Bates College athletic director Jason Fein is facing a short window to organize a modified, four-week spring sports season.

That means preparing schedules for baseball, softball, golf, track and field, tennis, rowing and lacrosse — and all that juggling doesn’t include fall and winter teams that are permitted to hold conditional workouts.

“So it will be a pretty hefty, robust spring schedule,” Fein said. “This has been something we have been hoping for a year, so we know it is going to be a heavy lift, but I think everyone is willing to get on board and will try to make it happen because the students lost their spring last year and the coaches lost their spring last year. We are hoping to have a good experience this spring.

“We probably won’t play everyone in the league. We would play a modified schedule where there would maybe be an East-West Division and play certain teams. So everything would have to fit into a four-week period.”

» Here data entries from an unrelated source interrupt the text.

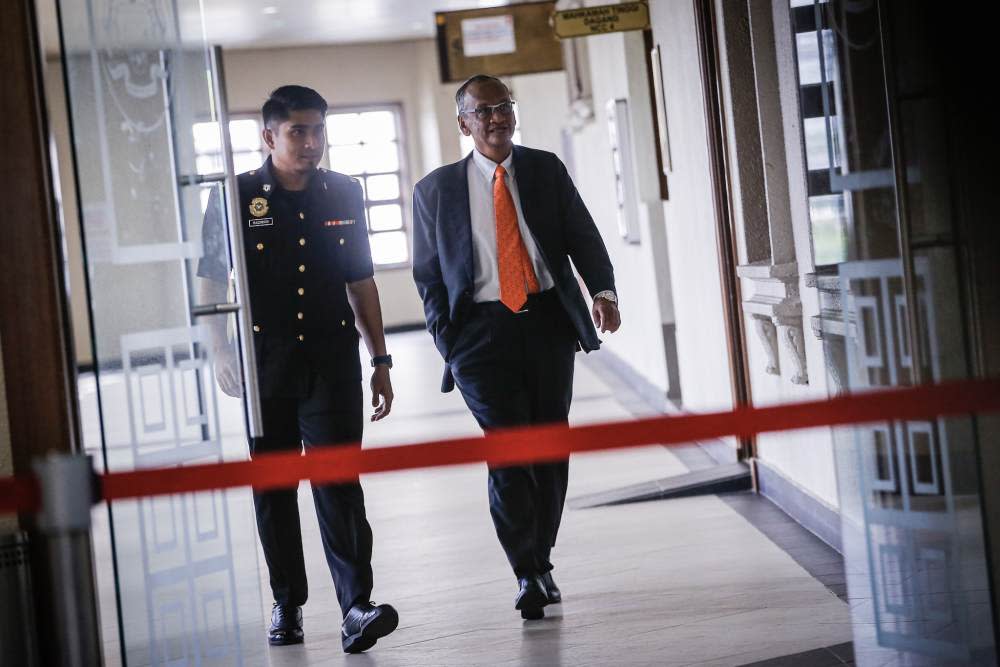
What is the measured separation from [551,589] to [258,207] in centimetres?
153

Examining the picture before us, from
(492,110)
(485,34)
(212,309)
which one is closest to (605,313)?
(492,110)

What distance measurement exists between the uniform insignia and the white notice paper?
211 inches

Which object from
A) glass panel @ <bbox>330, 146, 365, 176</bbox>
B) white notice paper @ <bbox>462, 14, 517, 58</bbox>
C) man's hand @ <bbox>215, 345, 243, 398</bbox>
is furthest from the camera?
glass panel @ <bbox>330, 146, 365, 176</bbox>

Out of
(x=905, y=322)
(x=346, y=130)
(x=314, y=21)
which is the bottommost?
(x=905, y=322)

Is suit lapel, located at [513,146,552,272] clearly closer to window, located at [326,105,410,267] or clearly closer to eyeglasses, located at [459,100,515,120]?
eyeglasses, located at [459,100,515,120]

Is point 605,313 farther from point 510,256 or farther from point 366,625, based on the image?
point 366,625

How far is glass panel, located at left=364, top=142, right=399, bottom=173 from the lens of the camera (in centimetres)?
2089

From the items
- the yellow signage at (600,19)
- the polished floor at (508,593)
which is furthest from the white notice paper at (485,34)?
the polished floor at (508,593)

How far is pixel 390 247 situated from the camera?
20.9 m

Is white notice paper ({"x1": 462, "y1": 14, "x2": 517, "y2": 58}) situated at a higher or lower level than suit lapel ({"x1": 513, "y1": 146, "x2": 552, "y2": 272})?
higher

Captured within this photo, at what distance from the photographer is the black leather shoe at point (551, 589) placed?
4148 millimetres

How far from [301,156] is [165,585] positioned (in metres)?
1.40

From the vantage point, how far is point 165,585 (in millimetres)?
2984

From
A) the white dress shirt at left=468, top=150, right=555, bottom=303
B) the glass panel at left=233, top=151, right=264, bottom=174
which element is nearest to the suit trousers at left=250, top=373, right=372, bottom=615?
the white dress shirt at left=468, top=150, right=555, bottom=303
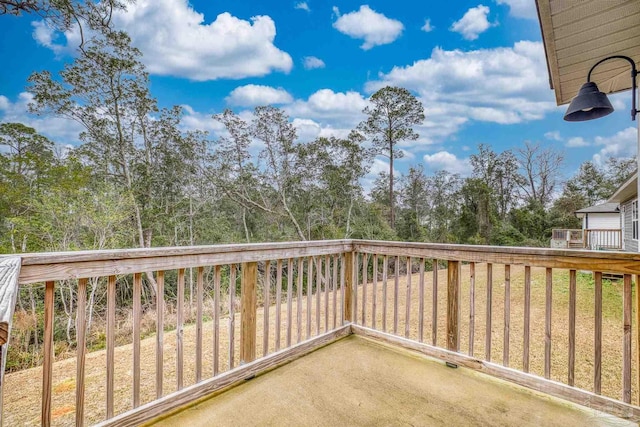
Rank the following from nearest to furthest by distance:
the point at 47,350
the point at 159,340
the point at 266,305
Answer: the point at 47,350 < the point at 159,340 < the point at 266,305

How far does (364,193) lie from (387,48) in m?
6.79

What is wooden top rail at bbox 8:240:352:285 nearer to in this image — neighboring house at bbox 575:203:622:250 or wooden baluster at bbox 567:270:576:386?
wooden baluster at bbox 567:270:576:386

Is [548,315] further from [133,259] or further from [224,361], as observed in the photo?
[224,361]

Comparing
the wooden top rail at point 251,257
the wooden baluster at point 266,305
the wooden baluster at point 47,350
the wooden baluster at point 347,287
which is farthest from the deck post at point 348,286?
the wooden baluster at point 47,350

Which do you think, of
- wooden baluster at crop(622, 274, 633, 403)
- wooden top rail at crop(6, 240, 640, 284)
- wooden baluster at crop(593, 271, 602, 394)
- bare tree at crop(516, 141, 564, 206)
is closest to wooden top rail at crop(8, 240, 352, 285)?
wooden top rail at crop(6, 240, 640, 284)

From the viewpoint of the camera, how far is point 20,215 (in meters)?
8.67

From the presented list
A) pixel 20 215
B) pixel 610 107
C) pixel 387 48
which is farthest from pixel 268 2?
pixel 610 107

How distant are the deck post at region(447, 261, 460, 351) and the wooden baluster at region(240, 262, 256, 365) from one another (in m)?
1.51

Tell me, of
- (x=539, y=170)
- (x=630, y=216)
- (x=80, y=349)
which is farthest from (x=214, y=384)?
(x=539, y=170)

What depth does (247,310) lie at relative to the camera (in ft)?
7.43

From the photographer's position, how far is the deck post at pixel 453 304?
8.00ft

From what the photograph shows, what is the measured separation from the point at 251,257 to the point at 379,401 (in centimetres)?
127

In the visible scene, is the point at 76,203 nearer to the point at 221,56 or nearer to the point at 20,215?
the point at 20,215

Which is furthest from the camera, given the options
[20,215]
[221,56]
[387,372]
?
[221,56]
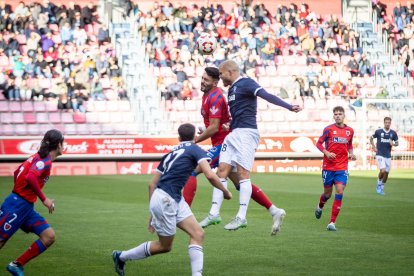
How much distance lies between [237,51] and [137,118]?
5976 millimetres

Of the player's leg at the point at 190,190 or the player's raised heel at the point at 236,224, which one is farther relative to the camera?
the player's leg at the point at 190,190

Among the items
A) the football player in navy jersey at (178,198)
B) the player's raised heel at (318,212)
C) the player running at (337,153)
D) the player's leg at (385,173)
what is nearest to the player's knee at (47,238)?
the football player in navy jersey at (178,198)

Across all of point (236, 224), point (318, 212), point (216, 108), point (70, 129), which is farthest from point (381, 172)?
point (70, 129)

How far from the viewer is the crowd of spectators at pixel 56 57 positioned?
1300 inches

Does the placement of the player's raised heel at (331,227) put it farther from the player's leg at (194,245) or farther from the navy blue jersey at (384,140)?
the navy blue jersey at (384,140)

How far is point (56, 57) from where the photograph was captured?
34.3 metres

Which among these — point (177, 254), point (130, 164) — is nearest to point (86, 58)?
point (130, 164)

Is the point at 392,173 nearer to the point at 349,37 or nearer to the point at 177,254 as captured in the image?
the point at 349,37

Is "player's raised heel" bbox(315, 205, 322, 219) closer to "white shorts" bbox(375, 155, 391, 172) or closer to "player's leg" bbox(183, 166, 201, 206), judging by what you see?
"player's leg" bbox(183, 166, 201, 206)

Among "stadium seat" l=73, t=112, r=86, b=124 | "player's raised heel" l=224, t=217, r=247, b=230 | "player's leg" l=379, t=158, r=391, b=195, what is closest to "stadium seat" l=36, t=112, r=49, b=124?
→ "stadium seat" l=73, t=112, r=86, b=124

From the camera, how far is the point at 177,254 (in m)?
11.4

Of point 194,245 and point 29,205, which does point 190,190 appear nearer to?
point 29,205

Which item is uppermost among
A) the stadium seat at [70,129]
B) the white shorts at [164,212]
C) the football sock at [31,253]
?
the white shorts at [164,212]

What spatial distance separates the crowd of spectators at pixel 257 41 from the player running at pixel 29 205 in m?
25.2
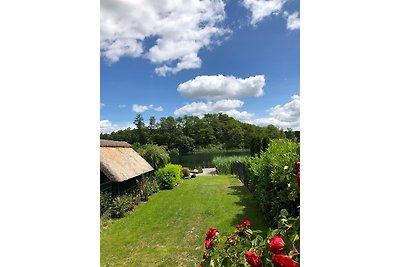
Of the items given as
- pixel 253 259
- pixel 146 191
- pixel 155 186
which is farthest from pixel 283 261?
pixel 155 186

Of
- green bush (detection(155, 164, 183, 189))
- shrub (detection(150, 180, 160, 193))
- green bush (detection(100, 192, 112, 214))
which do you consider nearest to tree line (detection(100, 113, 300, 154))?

The New England Small College Athletic Conference (NESCAC) issued a statement last week regarding the upcoming spring season. According to conference’s presidents: “Due to variations in local conditions, institutional policies and state travel restrictions, each institution will make its own determination whether to participate. 

“Spring conference competition will take place in a sport only if there is the minimum number of NESCAC teams (six) to sponsor play, and only if a school chooses to participate. Competition will take place within abbreviated regional schedules from mid-April to mid-May.

“To protect the well-being of our students, staff, faculty and broader communities, the NESCAC athletic directors, working with medical personnel and other experts, have developed comprehensive health and safety protocols for spring competition. These protocols exceed NCAA guidance and complement the robust COVID-19 testing already taking place on NESCAC campuses.”

Fein added that the Bobcats football team will not play a spring schedule.

“I don’t think so,” he said. “There will be practices. We are allowing the fall and winter teams to do some conditional work, but football will not have any games, as far as I know, anywhere in the conference.”

NESCAC will keep a close eye on the pandemic as the spring season gets underway.

“The Presidents and the conference will continue to monitor the progress of the pandemic and respond as needed to regulatory changes at the federal, state and local levels, as well as to any shifts in medical guidance or best practices,” according to last week’s statement. “Spectators for athletic events will be limited to individuals who are part of the host institution’s testing protocol, and individual institutions may impose additional restrictions.”

Bates College’s Margaret Smith looks to pass the ball in Lewiston in the last lacrosse game before sports were cancelled due COVID-19 the past spring. Phyllis Graber Jensen/Bates College

Fein is encouraged as vaccinations continue and COVID-19 cases appear to be falling, but he said that caution is the only way to proceed during the pandemic.

“You still cannot loose sight of that fact that it is still a very dangerous virus,” he said. “The virus will kind of decide, I think, when it is done with us, as opposed to us deciding when we are done with the virus.”